======== Recorded data ========

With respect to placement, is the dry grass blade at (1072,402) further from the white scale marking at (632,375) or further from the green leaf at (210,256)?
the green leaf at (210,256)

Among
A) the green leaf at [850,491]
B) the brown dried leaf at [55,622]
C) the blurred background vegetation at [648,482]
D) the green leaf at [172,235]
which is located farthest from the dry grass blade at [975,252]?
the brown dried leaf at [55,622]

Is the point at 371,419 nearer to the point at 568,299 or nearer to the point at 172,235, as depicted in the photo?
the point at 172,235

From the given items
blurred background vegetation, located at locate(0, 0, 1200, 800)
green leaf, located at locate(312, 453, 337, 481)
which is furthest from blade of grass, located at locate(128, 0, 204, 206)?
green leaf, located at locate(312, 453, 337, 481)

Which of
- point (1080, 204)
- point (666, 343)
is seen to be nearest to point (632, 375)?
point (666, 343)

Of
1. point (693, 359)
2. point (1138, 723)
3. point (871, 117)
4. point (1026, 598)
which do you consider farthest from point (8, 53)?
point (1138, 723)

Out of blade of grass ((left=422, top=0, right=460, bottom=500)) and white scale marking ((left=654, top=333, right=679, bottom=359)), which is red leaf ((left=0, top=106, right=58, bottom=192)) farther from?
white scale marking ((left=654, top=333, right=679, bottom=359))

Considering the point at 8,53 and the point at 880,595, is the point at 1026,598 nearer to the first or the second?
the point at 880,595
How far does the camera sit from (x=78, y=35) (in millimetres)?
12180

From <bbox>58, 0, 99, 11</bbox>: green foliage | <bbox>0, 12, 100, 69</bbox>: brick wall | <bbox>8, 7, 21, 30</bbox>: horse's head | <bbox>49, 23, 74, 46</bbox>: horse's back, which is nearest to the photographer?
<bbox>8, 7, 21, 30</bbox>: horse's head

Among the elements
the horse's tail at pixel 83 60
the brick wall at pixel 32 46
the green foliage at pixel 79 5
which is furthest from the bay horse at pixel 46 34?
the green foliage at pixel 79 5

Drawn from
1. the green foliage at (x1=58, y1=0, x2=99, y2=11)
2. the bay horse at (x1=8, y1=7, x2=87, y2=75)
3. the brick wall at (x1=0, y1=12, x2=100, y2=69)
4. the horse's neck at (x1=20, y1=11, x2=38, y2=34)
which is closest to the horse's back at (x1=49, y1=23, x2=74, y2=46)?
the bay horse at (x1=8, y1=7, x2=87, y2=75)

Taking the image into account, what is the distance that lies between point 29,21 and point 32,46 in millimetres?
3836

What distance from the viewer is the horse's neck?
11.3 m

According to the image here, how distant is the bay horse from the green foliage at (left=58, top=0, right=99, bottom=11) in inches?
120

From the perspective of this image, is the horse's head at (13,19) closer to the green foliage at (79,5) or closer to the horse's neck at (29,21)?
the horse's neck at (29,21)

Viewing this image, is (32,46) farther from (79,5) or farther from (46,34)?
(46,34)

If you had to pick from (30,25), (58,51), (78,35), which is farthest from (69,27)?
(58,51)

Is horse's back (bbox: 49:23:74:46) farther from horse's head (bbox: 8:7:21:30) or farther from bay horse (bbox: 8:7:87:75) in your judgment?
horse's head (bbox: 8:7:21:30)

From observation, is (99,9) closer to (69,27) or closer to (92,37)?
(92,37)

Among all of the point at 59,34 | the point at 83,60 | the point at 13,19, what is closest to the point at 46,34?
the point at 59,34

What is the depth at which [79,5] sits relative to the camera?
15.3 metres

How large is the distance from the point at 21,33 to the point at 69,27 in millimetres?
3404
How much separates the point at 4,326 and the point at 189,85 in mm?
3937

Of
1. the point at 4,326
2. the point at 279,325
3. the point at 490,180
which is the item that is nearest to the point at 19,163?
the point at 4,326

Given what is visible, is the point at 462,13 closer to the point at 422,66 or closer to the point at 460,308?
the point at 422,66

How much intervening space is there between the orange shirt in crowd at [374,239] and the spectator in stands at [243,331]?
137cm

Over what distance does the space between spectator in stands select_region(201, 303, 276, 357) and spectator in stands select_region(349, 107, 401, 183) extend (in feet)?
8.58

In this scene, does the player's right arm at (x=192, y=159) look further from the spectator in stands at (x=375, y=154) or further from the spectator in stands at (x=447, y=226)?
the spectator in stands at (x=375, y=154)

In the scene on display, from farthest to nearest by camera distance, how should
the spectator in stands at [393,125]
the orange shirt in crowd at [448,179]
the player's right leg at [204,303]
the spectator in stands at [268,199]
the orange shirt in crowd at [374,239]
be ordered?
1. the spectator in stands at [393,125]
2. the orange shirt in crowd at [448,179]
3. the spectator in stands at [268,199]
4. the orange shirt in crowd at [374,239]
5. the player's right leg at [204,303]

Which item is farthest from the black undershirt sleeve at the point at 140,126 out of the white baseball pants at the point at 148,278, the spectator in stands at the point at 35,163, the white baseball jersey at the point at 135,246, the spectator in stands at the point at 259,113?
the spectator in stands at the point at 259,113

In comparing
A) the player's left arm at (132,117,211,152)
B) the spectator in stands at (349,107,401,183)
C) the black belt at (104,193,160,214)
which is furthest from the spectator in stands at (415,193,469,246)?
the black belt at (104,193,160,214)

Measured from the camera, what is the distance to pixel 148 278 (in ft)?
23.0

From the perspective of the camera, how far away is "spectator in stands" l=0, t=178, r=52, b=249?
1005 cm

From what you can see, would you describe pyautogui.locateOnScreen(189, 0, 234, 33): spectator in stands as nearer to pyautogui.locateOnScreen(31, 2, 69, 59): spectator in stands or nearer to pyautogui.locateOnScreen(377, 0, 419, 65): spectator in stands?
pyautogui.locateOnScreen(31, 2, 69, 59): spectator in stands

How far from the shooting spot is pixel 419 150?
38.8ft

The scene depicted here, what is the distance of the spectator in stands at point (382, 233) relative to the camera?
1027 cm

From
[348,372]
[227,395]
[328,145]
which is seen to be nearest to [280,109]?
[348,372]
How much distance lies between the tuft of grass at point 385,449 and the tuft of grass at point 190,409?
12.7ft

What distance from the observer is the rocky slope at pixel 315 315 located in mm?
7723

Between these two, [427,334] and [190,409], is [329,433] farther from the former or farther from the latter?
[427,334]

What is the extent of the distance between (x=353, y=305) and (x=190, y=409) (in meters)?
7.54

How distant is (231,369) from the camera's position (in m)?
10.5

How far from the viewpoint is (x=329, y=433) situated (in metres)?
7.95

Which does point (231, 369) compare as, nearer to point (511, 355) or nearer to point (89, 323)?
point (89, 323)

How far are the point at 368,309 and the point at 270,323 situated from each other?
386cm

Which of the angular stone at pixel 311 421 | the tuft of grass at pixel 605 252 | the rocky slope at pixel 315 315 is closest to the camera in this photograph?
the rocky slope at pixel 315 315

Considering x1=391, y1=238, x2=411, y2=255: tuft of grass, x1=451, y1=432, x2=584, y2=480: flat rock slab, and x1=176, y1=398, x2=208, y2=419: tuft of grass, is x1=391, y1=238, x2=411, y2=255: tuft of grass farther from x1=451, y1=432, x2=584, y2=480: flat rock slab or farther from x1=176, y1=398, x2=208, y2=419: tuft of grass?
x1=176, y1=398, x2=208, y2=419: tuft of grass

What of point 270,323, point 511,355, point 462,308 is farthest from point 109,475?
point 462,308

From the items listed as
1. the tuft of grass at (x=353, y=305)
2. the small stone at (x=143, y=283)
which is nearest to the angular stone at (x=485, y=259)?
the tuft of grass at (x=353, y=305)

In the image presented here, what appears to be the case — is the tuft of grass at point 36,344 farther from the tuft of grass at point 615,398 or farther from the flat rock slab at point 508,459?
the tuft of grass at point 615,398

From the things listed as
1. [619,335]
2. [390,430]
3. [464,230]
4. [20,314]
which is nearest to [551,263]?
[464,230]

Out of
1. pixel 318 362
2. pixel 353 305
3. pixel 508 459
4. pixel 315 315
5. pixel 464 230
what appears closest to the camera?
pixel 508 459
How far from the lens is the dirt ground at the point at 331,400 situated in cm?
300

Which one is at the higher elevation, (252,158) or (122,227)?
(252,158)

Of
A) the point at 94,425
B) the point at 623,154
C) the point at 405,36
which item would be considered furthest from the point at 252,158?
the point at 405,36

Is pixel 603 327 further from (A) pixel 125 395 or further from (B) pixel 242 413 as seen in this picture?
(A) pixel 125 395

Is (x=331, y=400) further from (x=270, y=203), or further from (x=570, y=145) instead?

========

(Exercise objective): Reproduce the lines of the entries above exactly, but only from the line containing "Considering x1=391, y1=238, x2=411, y2=255: tuft" through the final line.

(Answer in full):
Considering x1=391, y1=238, x2=411, y2=255: tuft of grass, x1=451, y1=432, x2=584, y2=480: flat rock slab, and x1=176, y1=398, x2=208, y2=419: tuft of grass, is x1=391, y1=238, x2=411, y2=255: tuft of grass farther from x1=451, y1=432, x2=584, y2=480: flat rock slab or farther from x1=176, y1=398, x2=208, y2=419: tuft of grass?
x1=176, y1=398, x2=208, y2=419: tuft of grass

What of point 270,323, point 511,355, point 462,308 is farthest from point 109,475?
point 462,308

From the items listed as
1. the tuft of grass at (x=353, y=305)
2. the small stone at (x=143, y=283)
which is nearest to the angular stone at (x=485, y=259)?
the tuft of grass at (x=353, y=305)

In the image presented here, what appears to be the case — is the tuft of grass at point 36,344 farther from the tuft of grass at point 615,398 or farther from the flat rock slab at point 508,459?
the tuft of grass at point 615,398

From the things listed as
1. [619,335]
2. [390,430]
3. [464,230]
4. [20,314]
which is nearest to [551,263]?
[464,230]

Out of
1. pixel 318 362
2. pixel 353 305
3. pixel 508 459
4. pixel 315 315
5. pixel 464 230
what appears closest to the camera?
pixel 508 459
How far from the lens is the dirt ground at the point at 331,400 situated in cm?
300

Which one is at the higher elevation, (252,158) or (122,227)?
(252,158)

Of
A) the point at 94,425
B) the point at 623,154
C) the point at 405,36
which item would be considered furthest from the point at 252,158?
the point at 405,36

Is pixel 603 327 further from (A) pixel 125 395 or further from (B) pixel 242 413 as seen in this picture?
(A) pixel 125 395

Is (x=331, y=400) further from (x=270, y=203), or further from (x=570, y=145) instead?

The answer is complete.